> [DATA FOR THE TASK]:
# # # # #
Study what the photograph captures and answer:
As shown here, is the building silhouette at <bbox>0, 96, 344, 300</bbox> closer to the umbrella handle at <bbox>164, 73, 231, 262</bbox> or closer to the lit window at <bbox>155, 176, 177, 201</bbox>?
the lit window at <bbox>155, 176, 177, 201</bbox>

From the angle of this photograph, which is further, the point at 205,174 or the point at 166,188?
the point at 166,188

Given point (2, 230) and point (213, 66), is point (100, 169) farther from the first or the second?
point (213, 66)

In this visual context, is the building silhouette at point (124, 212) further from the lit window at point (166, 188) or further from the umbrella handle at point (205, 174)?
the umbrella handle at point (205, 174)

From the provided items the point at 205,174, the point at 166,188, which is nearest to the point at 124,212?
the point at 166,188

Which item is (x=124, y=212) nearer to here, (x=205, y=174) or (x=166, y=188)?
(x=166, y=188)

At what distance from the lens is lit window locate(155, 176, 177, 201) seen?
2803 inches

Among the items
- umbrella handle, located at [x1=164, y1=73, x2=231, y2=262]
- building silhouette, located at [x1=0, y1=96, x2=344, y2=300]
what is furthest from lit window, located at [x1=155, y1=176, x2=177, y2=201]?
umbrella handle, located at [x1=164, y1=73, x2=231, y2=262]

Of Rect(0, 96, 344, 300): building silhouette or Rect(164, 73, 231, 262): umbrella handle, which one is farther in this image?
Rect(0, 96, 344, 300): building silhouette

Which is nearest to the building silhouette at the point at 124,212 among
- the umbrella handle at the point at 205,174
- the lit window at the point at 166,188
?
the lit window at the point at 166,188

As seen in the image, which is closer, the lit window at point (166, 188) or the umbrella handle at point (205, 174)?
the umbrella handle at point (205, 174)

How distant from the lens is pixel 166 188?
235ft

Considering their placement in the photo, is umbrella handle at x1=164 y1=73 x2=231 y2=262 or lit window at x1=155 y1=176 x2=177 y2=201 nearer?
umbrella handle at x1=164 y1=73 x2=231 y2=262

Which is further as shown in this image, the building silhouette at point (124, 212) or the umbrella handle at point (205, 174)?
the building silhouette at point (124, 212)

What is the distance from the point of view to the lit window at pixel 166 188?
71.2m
# # # # #
Please write out the records again, beginning at the line that has "As seen in the" and stopping after the last of the records, with "lit window" swapped for "glowing window" and nothing else changed.

As seen in the image, which is closer, the glowing window at point (166, 188) or the umbrella handle at point (205, 174)?
the umbrella handle at point (205, 174)

How distant from the lens is pixel 166 188?
235ft

Considering their placement in the photo, is umbrella handle at x1=164 y1=73 x2=231 y2=262 or glowing window at x1=155 y1=176 x2=177 y2=201 nearer?
umbrella handle at x1=164 y1=73 x2=231 y2=262

Which is further as shown in this image, the building silhouette at point (124, 212) or the umbrella handle at point (205, 174)?
the building silhouette at point (124, 212)

What is the distance from the point of view to the glowing window at pixel 166 188?
71.2m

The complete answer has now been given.